Book Review: “Up to Heaven and Down to Hell” — The High Price of Fracking
By Ed Meek
This is an excellent deep dive into the ways fracking mirrors the many problems we face as we try to change the way we think about energy, individual choice, and climate change.
Up to Heaven and Down to Hell: Fracking, Freedom, and Community in an American Town by Colin Jerolmack. Princeton University Press. 272 pages. $29.95.
The title of Colin Jerolmack’s book, Up to Heaven and Down to Hell refers to a problematic aspect of American exceptionalism — the right of ownership of not just what is on the surface of your property, but also of what lies beneath it, including mineral rights (in most countries this is not the case). It comes from a common-law maxim: “Whosoever owns the soil, it is theirs up to heaven and down to hell.” In the United States, that means individual landowners are able to make deals with huge fossil fuel companies desiring to frack for gas underneath their land. In Promised Land, a film about the process starring Matt Damon, a town gets to vote on whether they want fracking or not. But, in reality, that isn’t the way it works. A representative from a gas company shows up at the landowner’s door and makes a money offer, both upfront and for as long as fracking pays, to drill on and make use of the property. In this way, the companies circumvent any community decision-making. In fact, it creates a situation where even those who resist making deals with the gas companies feel pressured to comply because their neighbors are doing so.
Although the subject of fracking may not at first glance sound compelling, Jerolmack usefully expands the topic to take in what he calls the public/private paradox. Our recent experience with the pandemic has immersed us in this concept. The United States has a much-valued tradition of individuality and freedom of choice: our culture also places tremendous value on decisions made by the individual. What happens when we are asked to work together as a community by wearing masks in public, closing businesses and schools? Something like half of the country sees it as an infringement of their rights. It doesn’t help when the president not only refuses to wear a mask but encourages others not to as well. Many Americans prize their individual freedom, even if it contributes to the deaths of hundreds of thousands of their fellow Americans! The public/private paradox Jerolmack examines boils down to this — what is good for you individually may not be good for the public at large.
Regarding fracking, Jerolmack ties it to England’s idea of the commons or common lands. That is, what should happen if fracking limits access to and enjoyment of state parks and federal lands? In addition, he sees fracking as emblematic of America’s relationship to fossil fuels. Jerolmack reminds us that “America has produced (by far) the largest share of global greenhouse gases since the industrial revolution. It represents only 4 percent of the world’s population but consumes almost a fifth of the world’s energy.” It’s as if we, like those Pennsylvanians who elect to allow fracking on their land, have collectively decided it’s fine for us to burn fossil fuels for our own needs — no matter how it affects the environment for the rest of the world.

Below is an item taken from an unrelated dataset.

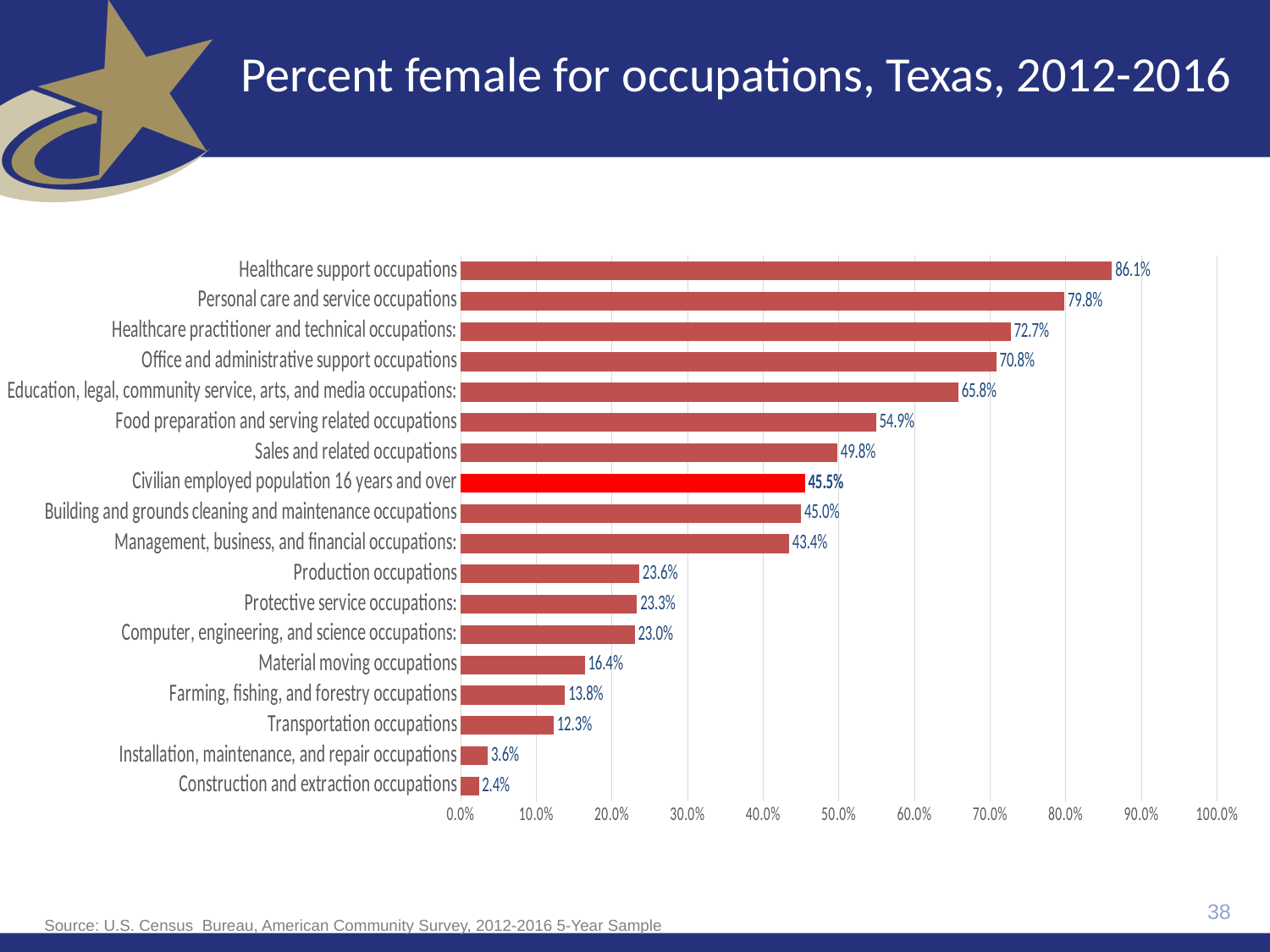
How many categories are shown on the chart? 18 What is the percent female for the Civilian employed population 16 years and over? 45.5% Which occupation category has the highest percent female? Healthcare support occupations What is the difference in percent female between Healthcare support occupations and Personal care and service occupations? 6.3% What is the percent female for Healthcare support occupations? 86.1% What is the difference in percent female between Transportation occupations and Installation, maintenance, and repair occupations? 8.7% Which occupation category has the lowest percent female? Construction and extraction occupations Is the value for Food preparation and serving related occupations greater or less than 50.0%? greater Which bar is highlighted in a different colour (bright red) from the others? Civilian employed population 16 years and over What kind of chart is shown on the slide? Bar chart What is the percent female for Sales and related occupations? 49.8% Which has a higher percent female, Production occupations or Material moving occupations? Production occupations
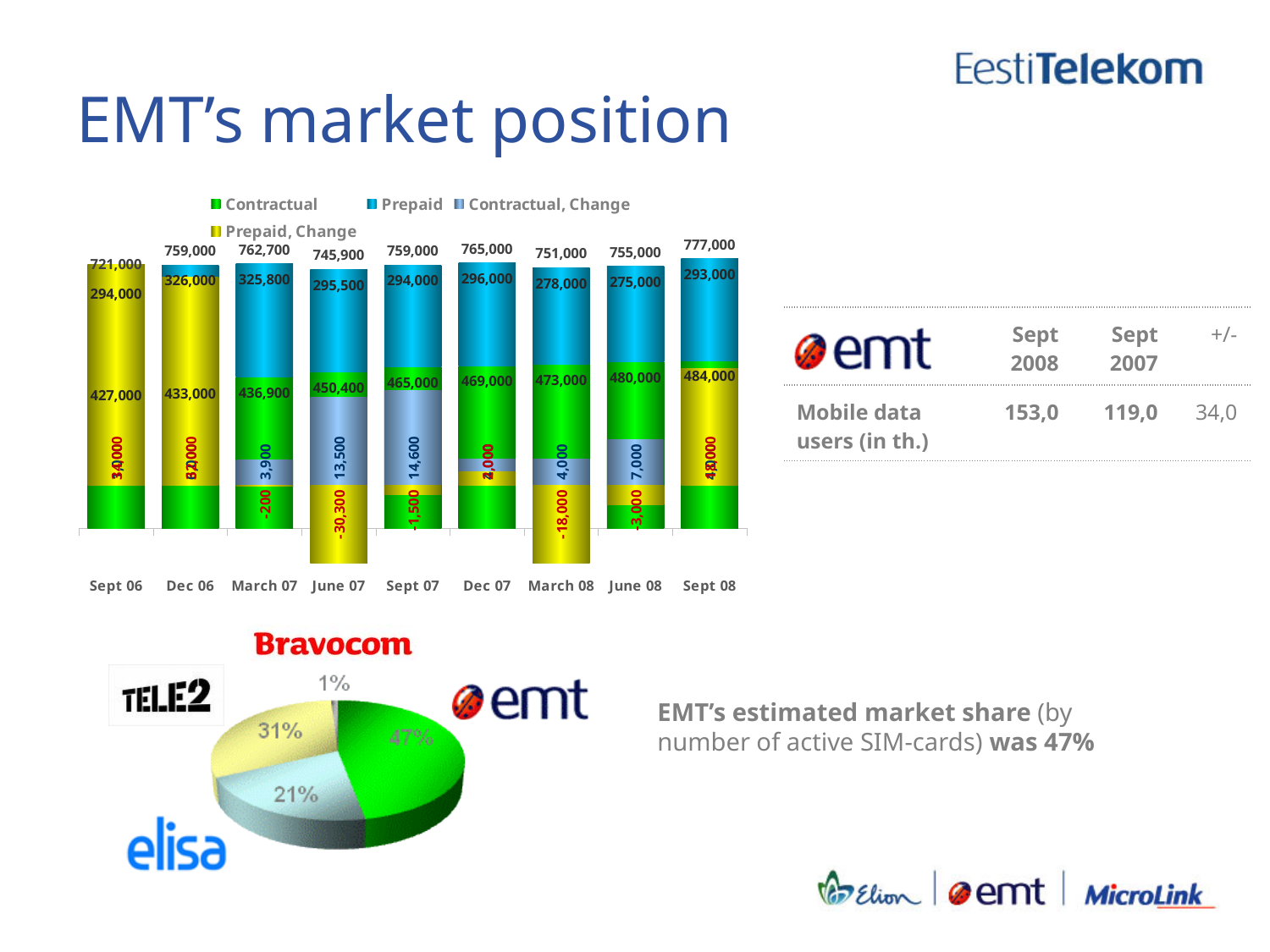
In the stacked bar chart, what is the Contractual value for June 07? 450,400 What kind of chart is shown at the bottom left of the slide? pie chart In the stacked bar chart, do the Contractual values rise or fall from Sept 06 to Sept 08? rise How many time periods are shown on the x axis of the stacked bar chart? 9 In the stacked bar chart, which period has the highest total? Sept 08 In the stacked bar chart, what is the difference between the Contractual values for Sept 08 and Sept 07? 19,000 In the stacked bar chart, what is the total number of customers shown for Sept 08? 777,000 How many series does the legend of the stacked bar chart list? 4 In the stacked bar chart, which period has the lowest total? Sept 06 In the stacked bar chart, what is the Prepaid value for Dec 06? 326,000 In the pie chart, what share of the market does Tele2 hold? 31% In the stacked bar chart, is the Prepaid value larger for March 07 or for March 08? March 07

Jerolmack does an in-depth study of an area in Pennsylvania that is located over what is called the Marcellus Shale. The gas fracked from here runs from Pennsylvania all the way to Kentucky and Tennessee and it “drives the growth in US natural gas production” according to the US Energy Information Administration. This is a predominantly rural area known as Appalachia: the setting of J.D.Vance’s Hillbilly Elegy. It is Trump country, populated by libertarians who generally do not trust the government and want to be left alone. An important element in fracking’s success is that companies such as Anadarko are able to deal directly with landowners without government interference. They accomplish this by hiring Landmen (independent contractors who interface with property owners on behalf of oil companies). Unlike environmentalists, they are able to make property owners lucrative offers.
Jerolmack, who recognizes the harm fracking causes to both the local area and the global environment, spends quite a bit of time trying to figure out how one might convince rural libertarians that fracking is detrimental. He has outcomes on his side: though it goes against the culture of the landowners to trust outsiders or to tell their neighbors what they should do, many property owners have been unhappy with the results of fracking. It turns out that fracking, like the lumber boom in the 1800s, follows a “boom and bust” trajectory: money and resources flood an area while the good times last and disappear when they are over. In recent years, partly due to an oil glut, the market for all fossil fuels, including gas, has plunged in value. You may remember a period last year when the price of a barrel of crude fell below zero.
Many of the cooperative locals Jerolmack interviewed have sad stories to tell. They end up moving away because of the loss of sovereignty over their land. Gas companies poison ground water, clear-cut forests and decimate once beautiful resources such as trails and rivers. Libertarians respond with concern when given honest information and are invited into the process of decision-making. But, one of the concerning takeaways from Up to Heaven and Down to Hell is that it will be difficult to persuade us that the decisions we make every day — including the policies and laws that buttress our choices in transportation, the food we eat, the way we heat and air-condition our homes and businesses — have enormous consequences, not just for us, but for the world as a whole.
Up to Heaven and Down to Hell is an excellent deep dive into the ways fracking mirrors the many problems we face as we try to change the way we think about energy, individual choice, and climate change.
Ed Meek is the author of High Tide (poems) and Luck (short stories).